Assigned task> With the string "frames" as the filter, copy each matching line from the records.

Task input>
=== Begin Enclosure ===

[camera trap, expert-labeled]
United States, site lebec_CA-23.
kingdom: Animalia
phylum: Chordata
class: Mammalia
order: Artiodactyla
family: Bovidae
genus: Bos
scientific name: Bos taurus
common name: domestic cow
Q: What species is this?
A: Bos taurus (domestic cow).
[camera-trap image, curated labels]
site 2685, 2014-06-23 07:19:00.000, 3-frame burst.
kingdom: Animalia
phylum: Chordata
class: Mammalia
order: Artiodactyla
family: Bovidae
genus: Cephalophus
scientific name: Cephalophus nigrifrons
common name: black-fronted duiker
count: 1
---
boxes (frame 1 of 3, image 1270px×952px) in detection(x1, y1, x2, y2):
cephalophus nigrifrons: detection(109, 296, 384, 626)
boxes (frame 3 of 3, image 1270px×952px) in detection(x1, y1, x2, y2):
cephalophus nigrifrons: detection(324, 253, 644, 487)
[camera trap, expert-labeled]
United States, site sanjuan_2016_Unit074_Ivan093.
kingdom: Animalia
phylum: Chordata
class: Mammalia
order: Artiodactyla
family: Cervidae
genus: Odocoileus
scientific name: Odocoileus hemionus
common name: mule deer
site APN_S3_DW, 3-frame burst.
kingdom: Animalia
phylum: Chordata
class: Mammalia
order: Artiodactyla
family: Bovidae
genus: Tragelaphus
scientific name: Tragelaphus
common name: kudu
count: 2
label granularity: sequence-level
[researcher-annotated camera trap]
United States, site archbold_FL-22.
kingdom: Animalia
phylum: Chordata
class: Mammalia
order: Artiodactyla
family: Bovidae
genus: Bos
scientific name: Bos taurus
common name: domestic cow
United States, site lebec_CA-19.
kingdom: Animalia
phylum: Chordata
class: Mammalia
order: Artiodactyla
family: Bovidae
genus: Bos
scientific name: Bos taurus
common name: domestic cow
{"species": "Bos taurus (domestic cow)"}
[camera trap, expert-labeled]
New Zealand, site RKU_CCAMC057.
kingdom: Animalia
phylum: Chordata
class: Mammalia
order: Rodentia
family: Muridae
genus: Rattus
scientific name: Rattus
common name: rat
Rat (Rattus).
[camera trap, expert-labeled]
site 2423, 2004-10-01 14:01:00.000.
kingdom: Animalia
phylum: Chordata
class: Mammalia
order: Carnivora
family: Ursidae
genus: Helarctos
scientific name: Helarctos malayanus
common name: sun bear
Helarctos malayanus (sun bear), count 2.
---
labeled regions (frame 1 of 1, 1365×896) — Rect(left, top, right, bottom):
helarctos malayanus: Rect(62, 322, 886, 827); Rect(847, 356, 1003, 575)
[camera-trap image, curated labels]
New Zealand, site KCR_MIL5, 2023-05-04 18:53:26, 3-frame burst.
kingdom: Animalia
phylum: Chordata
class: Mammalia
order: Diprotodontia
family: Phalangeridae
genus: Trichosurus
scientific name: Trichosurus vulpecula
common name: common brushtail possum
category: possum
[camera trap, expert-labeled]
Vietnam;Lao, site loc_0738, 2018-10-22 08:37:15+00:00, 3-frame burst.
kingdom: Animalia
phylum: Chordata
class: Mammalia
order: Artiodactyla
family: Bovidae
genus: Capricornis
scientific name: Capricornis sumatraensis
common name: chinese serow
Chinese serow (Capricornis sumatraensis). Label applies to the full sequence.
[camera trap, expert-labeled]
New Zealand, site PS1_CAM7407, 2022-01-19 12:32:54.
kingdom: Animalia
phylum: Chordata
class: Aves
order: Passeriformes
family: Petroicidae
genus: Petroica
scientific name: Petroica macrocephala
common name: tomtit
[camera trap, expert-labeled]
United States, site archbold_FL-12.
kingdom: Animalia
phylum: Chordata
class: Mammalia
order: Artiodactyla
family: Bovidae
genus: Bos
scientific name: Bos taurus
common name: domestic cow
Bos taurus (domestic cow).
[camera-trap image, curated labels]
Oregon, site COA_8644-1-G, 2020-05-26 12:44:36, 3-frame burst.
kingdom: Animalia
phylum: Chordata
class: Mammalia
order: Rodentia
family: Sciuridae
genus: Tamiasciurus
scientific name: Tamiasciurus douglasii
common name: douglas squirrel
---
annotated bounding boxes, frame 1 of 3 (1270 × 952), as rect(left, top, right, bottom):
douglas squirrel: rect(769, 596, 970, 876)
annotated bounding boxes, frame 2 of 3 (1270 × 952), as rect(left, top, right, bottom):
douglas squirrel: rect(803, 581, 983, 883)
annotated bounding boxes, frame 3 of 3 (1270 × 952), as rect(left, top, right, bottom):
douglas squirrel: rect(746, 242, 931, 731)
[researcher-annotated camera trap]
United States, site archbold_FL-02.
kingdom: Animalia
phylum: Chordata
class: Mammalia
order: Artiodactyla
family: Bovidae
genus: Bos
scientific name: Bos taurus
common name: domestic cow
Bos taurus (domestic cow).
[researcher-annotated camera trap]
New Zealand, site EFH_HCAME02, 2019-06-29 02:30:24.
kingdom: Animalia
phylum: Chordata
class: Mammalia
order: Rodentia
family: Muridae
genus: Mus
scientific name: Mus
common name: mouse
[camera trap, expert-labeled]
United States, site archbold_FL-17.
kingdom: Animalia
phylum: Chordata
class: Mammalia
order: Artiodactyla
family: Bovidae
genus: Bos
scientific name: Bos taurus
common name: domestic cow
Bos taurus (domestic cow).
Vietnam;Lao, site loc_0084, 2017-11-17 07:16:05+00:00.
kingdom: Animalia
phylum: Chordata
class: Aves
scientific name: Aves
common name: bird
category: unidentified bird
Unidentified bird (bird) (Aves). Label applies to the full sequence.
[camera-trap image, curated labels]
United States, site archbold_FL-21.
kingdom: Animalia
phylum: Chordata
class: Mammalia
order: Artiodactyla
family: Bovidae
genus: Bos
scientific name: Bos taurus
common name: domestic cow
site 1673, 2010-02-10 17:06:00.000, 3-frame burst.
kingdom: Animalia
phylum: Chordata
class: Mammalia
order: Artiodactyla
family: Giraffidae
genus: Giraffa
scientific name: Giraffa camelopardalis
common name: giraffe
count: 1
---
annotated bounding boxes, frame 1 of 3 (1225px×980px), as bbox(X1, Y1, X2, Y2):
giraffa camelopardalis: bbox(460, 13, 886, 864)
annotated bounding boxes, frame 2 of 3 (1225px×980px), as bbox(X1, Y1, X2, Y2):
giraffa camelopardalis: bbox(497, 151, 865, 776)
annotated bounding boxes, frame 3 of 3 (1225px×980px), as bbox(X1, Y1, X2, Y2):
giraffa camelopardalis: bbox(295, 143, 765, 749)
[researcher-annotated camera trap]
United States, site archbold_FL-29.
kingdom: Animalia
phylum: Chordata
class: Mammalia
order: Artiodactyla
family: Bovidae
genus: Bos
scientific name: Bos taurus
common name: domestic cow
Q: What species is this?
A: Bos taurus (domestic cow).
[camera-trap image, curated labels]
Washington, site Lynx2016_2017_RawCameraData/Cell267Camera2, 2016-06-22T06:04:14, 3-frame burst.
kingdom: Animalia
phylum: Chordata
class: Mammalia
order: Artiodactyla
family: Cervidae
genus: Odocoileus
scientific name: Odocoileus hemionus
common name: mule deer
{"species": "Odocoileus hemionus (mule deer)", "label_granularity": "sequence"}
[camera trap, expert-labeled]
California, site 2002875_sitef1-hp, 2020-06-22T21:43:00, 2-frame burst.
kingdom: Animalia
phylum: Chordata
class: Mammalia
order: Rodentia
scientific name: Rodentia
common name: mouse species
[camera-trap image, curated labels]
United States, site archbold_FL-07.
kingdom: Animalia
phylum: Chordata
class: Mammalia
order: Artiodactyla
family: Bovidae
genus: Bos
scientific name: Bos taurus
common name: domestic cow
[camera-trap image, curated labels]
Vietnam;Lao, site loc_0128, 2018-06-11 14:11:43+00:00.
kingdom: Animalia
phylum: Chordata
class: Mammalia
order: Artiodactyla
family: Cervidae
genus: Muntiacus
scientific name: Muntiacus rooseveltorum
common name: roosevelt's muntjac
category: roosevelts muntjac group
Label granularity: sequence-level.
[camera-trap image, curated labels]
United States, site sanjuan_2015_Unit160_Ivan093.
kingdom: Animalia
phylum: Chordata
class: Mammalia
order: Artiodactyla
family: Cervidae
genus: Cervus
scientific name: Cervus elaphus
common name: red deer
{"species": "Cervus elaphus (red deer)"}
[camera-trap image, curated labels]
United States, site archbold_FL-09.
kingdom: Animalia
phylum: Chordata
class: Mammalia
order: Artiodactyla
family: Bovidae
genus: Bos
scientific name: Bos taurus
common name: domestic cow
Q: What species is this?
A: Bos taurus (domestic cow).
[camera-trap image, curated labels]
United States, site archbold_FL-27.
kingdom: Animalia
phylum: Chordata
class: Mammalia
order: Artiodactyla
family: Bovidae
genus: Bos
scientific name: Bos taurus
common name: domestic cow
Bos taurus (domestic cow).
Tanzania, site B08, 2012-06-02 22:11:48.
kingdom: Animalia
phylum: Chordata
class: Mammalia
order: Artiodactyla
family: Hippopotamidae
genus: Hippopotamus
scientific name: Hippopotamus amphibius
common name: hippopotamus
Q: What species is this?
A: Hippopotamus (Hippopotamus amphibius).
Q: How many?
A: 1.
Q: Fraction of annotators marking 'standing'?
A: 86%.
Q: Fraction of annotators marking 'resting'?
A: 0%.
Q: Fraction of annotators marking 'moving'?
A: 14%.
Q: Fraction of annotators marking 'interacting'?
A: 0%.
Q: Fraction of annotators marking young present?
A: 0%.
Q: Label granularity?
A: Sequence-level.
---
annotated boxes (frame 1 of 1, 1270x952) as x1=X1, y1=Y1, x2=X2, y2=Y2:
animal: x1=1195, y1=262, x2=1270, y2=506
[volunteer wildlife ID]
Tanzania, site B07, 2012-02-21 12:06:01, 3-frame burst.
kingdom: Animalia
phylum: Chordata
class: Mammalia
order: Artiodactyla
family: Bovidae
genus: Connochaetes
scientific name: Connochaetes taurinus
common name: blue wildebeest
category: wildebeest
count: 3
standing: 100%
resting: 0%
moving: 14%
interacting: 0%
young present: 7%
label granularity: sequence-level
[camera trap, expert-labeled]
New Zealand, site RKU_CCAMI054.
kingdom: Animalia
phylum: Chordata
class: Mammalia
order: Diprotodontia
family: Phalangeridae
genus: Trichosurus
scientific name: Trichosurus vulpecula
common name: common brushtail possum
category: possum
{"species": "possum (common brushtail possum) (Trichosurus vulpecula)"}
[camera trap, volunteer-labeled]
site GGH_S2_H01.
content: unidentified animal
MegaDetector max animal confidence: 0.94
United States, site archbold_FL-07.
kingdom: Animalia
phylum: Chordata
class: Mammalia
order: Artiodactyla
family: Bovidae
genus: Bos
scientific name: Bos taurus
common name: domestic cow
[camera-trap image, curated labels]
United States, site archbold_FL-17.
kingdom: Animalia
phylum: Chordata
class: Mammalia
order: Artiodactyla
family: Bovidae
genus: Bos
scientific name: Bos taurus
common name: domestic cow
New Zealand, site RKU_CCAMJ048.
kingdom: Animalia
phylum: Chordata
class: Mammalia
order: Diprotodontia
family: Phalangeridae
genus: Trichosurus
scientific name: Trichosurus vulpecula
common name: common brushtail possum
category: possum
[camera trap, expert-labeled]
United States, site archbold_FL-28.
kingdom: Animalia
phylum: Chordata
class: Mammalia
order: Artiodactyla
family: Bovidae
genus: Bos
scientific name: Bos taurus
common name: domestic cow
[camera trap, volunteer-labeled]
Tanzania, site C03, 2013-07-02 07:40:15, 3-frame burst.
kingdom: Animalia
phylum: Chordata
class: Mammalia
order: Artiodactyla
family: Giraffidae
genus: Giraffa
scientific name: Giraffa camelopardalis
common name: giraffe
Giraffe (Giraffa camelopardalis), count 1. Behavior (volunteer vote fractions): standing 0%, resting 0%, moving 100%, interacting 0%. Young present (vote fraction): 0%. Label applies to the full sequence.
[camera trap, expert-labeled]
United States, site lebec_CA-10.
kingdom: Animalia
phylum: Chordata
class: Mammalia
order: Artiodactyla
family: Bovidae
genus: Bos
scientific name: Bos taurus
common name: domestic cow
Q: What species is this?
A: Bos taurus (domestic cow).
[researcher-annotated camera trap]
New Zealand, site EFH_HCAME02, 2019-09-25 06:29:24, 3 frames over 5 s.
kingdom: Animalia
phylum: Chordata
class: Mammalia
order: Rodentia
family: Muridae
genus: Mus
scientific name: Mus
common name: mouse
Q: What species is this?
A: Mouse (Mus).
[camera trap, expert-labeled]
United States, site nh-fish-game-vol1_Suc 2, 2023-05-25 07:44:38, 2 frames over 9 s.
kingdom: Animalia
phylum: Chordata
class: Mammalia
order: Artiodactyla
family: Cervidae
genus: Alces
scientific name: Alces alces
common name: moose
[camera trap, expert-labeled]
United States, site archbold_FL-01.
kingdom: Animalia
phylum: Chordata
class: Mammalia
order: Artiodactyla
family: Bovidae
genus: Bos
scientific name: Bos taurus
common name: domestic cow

=== End Enclosure ===

Reply to the task>
New Zealand, site EFH_HCAME02, 2019-09-25 06:29:24, 3 frames over 5 s.
United States, site nh-fish-game-vol1_Suc 2, 2023-05-25 07:44:38, 2 frames over 9 s.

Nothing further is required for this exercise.